What the summer may mean for your oral health
SUMMARY: Research shows that moderate exposure to the sun can have a positive side effect on your smile.
Posted: July 22, 2013
There are a lot of things that can impact your oral health without you knowing it, and there is growing research that finds sun exposure can be beneficial to keep your pearly whites and gums in peak condition. While scientists don't suggest venturing outside for an extended period of time, getting the essential amount of vitamin D is important for bone development, which includes the teeth. To help prevent tooth decay, tooth loss and gum disease, spend some time outdoors and soak in the sun.
Scientists at the University of Edinburgh in the United Kingdom have suggested that the benefits of sun exposure could outweigh the risks if taken in moderation. In fact, a review of 24 studies spanning 60 years notes that vitamin D could reduce the probability of having tooth decay, which can in turn lower your risk of bad breath. Studies dating back to the 1930s have found that a vitamin D deficiency can have a direct effect on the likelihood of an individual needing cavity treatments.

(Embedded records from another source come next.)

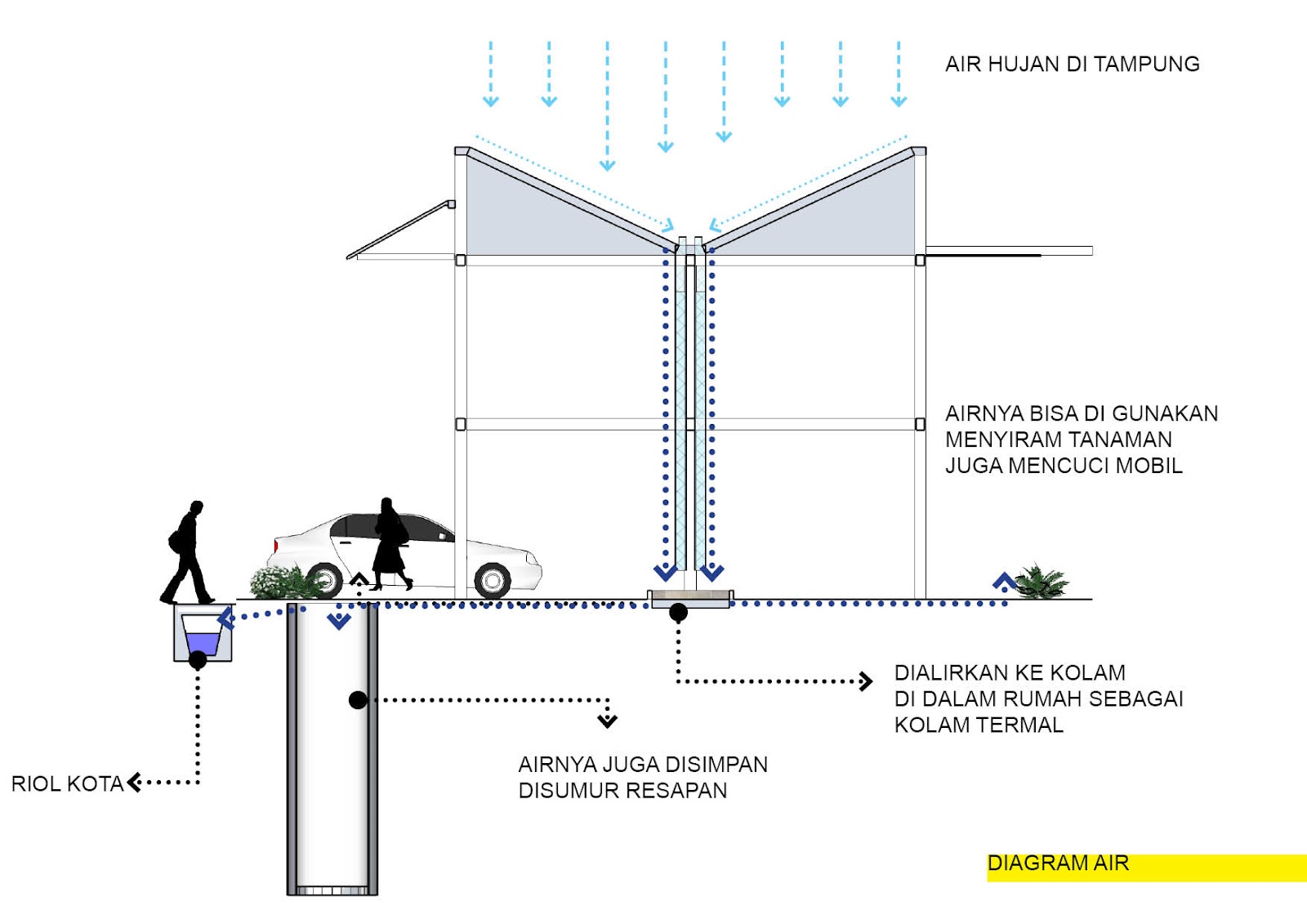 AIR HUJAN DI TAMPUNG

AIRNYA BISA DI GUNAKAN MENYIRAM TANAMAN JUGA MENCUCI MOBIL

DIALIRKAN KE KOLAM DI DALAM RUMAH SEBAGAI KOLAM TERMAL

AIRNYA JUGA DISIMPAN DISUMUR RESAPAN

RIOL KOTA

DIAGRAM AIR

Chief Executive of the British Dental Health Foundation, Dr. Nigel Carter, notes that the "sunshine vitamin" can be found in a number of food items like fish, dairy and some soy products, but you should also make sure to expose yourself to the sun for a short period of time each day. However, he urges that people take precautions to protect their skin.

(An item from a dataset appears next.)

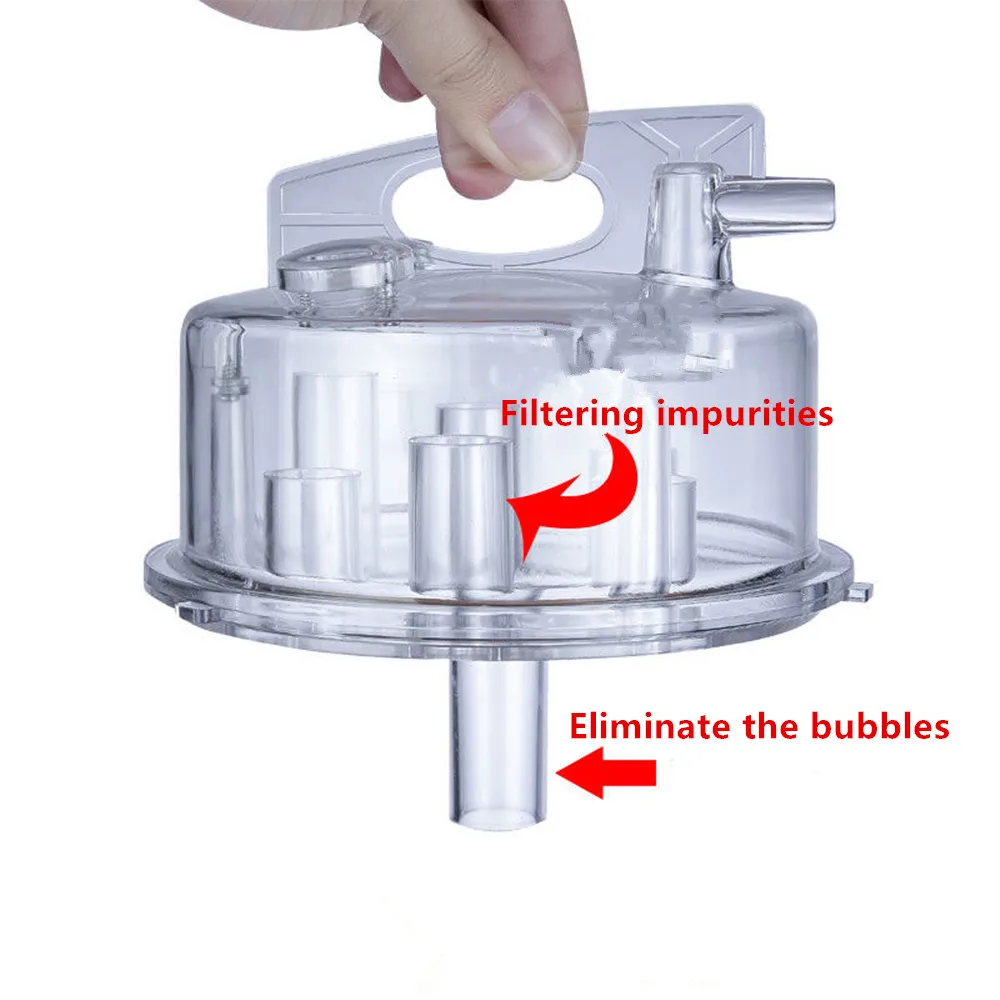 Filtering impurities

Eliminate the bubbles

"We have just been through a long, cold winter, which could mean many people are suffering from a vitamin D deficiency. Add to this the increasing number of children with tooth decay, and it suddenly it doesn't seem as frivolous," Carter said. "Teeth aren't exactly bones, but they have the same problems if they're not strong enough. If your jawbone isn't strong enough to support your teeth, or if the tooth itself is weak and brittle, there's a chance you'll develop problems. The same applies to your gums. If they are inflamed or swollen, you're more likely to suffer from severe gum disease, the largest cause of tooth loss."
The research conducted at the University of Edinburgh and published online in the Journal of Investigative Dermatology found that exposure to the sun can reduce blood pressure and the risk of heart attacks and stroke. This landmark research noted that when a compound called nitric oxide touches the skin, it is released into our blood vessels and lowers blood pressure. Oral health and heart disease have been linked in various studies in the past, so it makes sense that sun exposure would have an effect on the mouth. Some past findings have shown that there is a strong connection between vitamin D deficiency and the need for cavity treatments.
Eat your vitamin D
If you'd prefer to get rid of bad breath and lower your risk of tooth decay and gum disease by consuming a high level of vitamin D, there are several items to consider. Fish, especially raw fish, have a high amount of the vitamin so you can try to eat Atlantic herring, salmon, mackerel or tuna more often. Fortified milk has about one-fifth of the recommended daily volume of vitamin D, pork has one-seventh and eggs have about one-tenth.
It still holds true that exposure to sun for an extended period of time can have negative side effects on the skin, so researchers urge people to take adequate precautions to cover up with clothing and sunscreen. Vitamin D can be soaked up by the skin in about 20 minutes depending on the individual and the strength of the sun.